Overview
This model, named g4me/QwenRolina3-Base-LR1e5-wsd-b32g2gc8-order-domain-3ep-mix, is a 2 billion parameter language model. It is a fine-tuned variant of the Qwen/Qwen3-1.7B-Base architecture, developed by g4me. The model was trained using the TRL library (Transformers Reinforcement Learning) and has a notable context length of 32768 tokens.
Key Capabilities
- General Text Generation: Capable of generating coherent and contextually relevant text based on given prompts.
- Fine-tuned Performance: Benefits from specific fine-tuning to enhance its base Qwen3 capabilities.
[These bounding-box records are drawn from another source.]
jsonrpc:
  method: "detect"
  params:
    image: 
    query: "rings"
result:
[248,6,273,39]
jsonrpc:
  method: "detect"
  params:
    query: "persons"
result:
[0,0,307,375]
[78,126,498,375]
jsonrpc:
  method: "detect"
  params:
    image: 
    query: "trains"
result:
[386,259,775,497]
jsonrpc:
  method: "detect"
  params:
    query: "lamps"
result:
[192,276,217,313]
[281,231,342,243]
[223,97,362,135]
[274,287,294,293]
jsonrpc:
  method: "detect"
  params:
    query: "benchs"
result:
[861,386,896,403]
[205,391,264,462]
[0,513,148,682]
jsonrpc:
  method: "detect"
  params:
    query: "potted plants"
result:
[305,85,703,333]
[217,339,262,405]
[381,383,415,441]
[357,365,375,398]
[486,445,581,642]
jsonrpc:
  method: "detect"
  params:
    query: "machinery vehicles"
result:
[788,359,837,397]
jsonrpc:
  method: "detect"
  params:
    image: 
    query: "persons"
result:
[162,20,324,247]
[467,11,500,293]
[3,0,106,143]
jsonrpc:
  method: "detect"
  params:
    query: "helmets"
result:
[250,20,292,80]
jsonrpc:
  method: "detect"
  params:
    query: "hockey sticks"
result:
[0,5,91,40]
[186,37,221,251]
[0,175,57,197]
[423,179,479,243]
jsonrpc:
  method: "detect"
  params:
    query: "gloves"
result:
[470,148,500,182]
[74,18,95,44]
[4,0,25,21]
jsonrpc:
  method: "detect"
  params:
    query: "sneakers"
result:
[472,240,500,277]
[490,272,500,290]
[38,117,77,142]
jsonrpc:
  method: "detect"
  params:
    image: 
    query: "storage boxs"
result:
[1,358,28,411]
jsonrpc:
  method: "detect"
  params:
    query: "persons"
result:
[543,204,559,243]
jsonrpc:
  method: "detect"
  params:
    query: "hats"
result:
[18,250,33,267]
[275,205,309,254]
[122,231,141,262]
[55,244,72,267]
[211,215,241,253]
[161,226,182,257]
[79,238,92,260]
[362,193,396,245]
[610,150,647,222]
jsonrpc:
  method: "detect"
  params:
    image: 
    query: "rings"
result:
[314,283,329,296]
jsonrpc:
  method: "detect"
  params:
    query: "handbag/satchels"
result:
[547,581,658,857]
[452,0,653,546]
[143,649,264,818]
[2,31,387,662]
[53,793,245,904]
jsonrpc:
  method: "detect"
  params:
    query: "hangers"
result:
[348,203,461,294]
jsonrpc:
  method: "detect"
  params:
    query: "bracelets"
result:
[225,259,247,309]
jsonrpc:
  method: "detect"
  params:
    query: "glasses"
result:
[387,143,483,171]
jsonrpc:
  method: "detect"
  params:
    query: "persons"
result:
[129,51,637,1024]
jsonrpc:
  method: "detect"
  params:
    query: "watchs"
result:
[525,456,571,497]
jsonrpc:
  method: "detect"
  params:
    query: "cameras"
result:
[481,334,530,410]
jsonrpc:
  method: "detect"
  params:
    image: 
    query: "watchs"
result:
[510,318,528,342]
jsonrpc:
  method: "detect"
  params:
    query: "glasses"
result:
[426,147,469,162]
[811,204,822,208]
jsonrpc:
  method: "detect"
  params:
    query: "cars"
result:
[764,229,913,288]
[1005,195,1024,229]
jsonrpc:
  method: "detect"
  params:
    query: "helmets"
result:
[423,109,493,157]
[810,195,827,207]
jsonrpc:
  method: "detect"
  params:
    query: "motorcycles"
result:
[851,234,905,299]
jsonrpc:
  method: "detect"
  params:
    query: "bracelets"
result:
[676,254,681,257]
- Large Context Window: Supports processing and generating text over a 32K token context, allowing for more extensive conversations or document analysis.
Training Details
The model underwent a supervised fine-tuning (SFT) process. The training utilized specific versions of popular machine learning frameworks, including TRL 0.29.0, Transformers 5.2.0, Pytorch 2.8.0a0, Datasets 4.6.0, and Tokenizers 0.22.2. Further details on the training run can be visualized via Weights & Biases.
Good For
- Developers looking for a Qwen3-based model with a large context window.
- Applications requiring general-purpose text generation.
- Experimentation with fine-tuned models built on established architectures.